You see, they would have supposed, quite reasonably, that I was one of them. I will, gamely, offer a family precedent: my mother passed up the chance to see her lifelong love, Frank Sinatra, on his last tour, on the principle that she would rather remember him in his prime, and she could not have enjoyed hearing his failing voice. In time, I am sure that I will persuade myself, trying not to sound petty or defensive, that of course such extravagance could not have been worth it, that there are much better things to do with that amount of money.
More realistically, even if she were past it, and produced a bland, mediocre saccharine-sweet event, high on schmaltz and low on talent, the collective homo hysteria would inevitably paper over any cracks to ensure her deification remained unchallenged. What would be the point of actually attending? Like cult members drunk on the opiate of adoration, the glassy-eyed article of faith will be, despite any evidence to the contrary, that the event will be the epitome of fabulousness. Begrudgery will not be an option.
It’s not that I couldn’t afford it – at the very least, my credit card company wouldn’t complain. I’m sure, if I went, I’d forget the sting of the price tag. “Well, it is Babs.”
Yes, it’s Babs who was Dolly Levi, with the incredible ‘Don’t Rain On My Parade’, insinuating herself into my pre-gay (?) consciousness as a boy. From the same film, the gentler duet that we used to sing along to as children, the gravelly Louis Armstrong beaming out all the love in the world to the feisty dame in Hello, Dolly.
Babs who wrote and sang the Oscar-winning “Evergreen”, the love song that hit me at my most sentimental and romantic teenage period. Babs who sang the extraordinary duet with Donna Summer, ‘No More Tears (Enough Is Enough)’ that hit me at age 16 – if ever there was a song that epitomised the bright lights and promises of the glamorous life ahead of me on the disco floor in gaysville, that was it.
Even then we knew something precious and contrived about that track (and possibly apocryphal, but hey, it was part of the myth) – the two divas hadn’t bothered to be in the same studio to record it. We marvelled, as we span our silly selves into a tizzy on the dancefloor, at the soaring voices, outdoing each other to impossible heights. Babs as Yentl: it’s a great musical, still, and it’s a soundtrack I’m still fond of, in particular ‘Papa, Can You Hear Me?’. We loved her ballsiness in putting herself right out there, playing a man, directing and producing, doing it all, and getting away with it. In the thoughtful Prince Of Tides, she gets Nick Nolte to cry, and not many women can do that.

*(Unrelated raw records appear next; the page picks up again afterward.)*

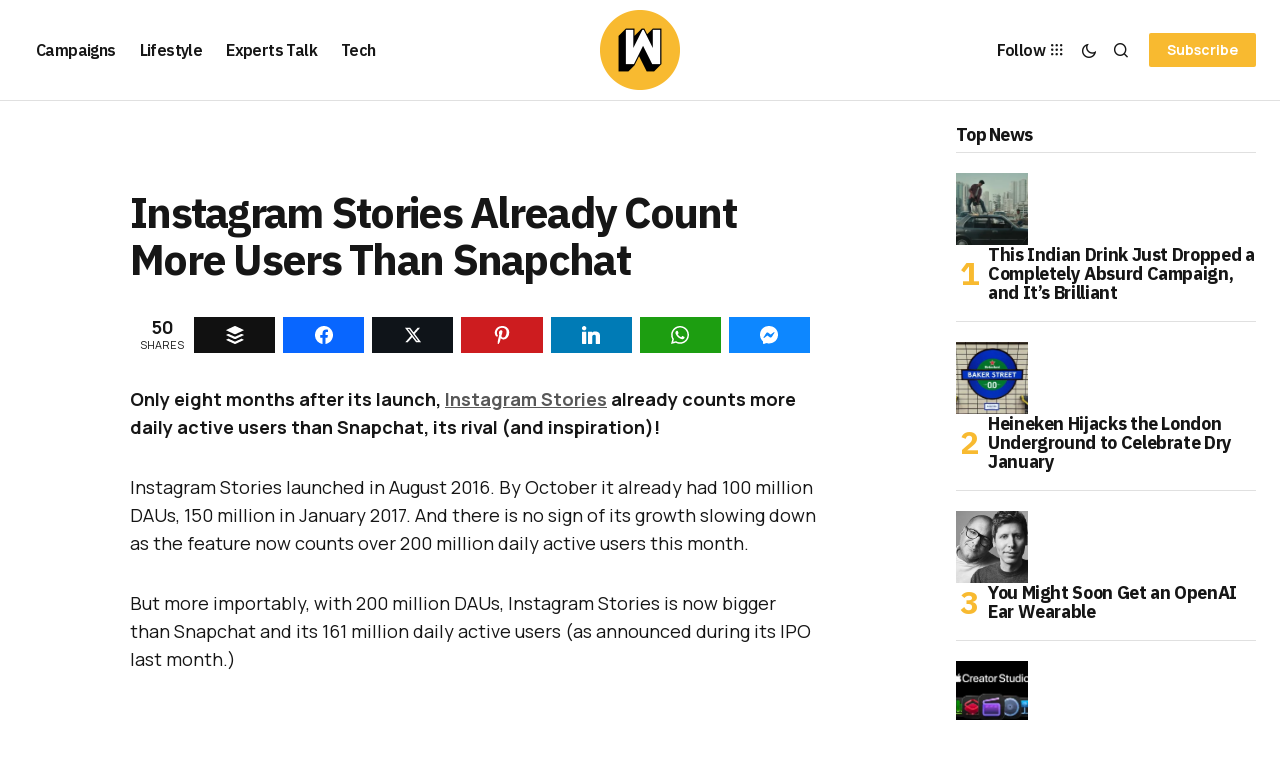

--- FILE ---
content_type: text/html; charset=utf-8
request_url: https://www.google.com/recaptcha/api2/aframe
body_size: 226
content:
<!DOCTYPE HTML><html><head><meta http-equiv="content-type" content="text/html; charset=UTF-8"></head><body><script nonce="JZyB-MI8hTD6LlISYRQk4A">/** Anti-fraud and anti-abuse applications only. See google.com/recaptcha */ try{var clients={'sodar':'https://pagead2.googlesyndication.com/pagead/sodar?'};window.addEventListener("message",function(a){try{if(a.source===window.parent){var b=JSON.parse(a.data);var c=clients[b['id']];if(c){var d=document.createElement('img');d.src=c+b['params']+'&rc='+(localStorage.getItem("rc::a")?sessionStorage.getItem("rc::b"):"");window.document.body.appendChild(d);sessionStorage.setItem("rc::e",parseInt(sessionStorage.getItem("rc::e")||0)+1);localStorage.setItem("rc::h",'1769292892201');}}}catch(b){}});window.parent.postMessage("_grecaptcha_ready", "*");}catch(b){}</script></body></html>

She’s impossibly humourless in so many ways, can’t improvise to save her life, her stage shows are pre-scripted with giant teleprompters at the back of the auditoria, and yet she made her name in cooky comedies, and was in the recent Meet The Fockers, which was the highest grossing comedy in history.
She’s one of the top 10 recording artists in the US. She’s won Emmys, Grammys, Oscars, Golden Globes and a Tony. She has a gay son. She sings Stephen Sondheim. She’s political. She’s into Jung. She’s a diva, pouring scorn in her website on all the fake tales of her divadom that get published, but by repeating them she ends up sounding even more peeved and diva-esque. She makes up her own rules. She’s just fabulous.
Damn. I’ve talked myself into it. One ticket. Just one. For curiosity’s sake.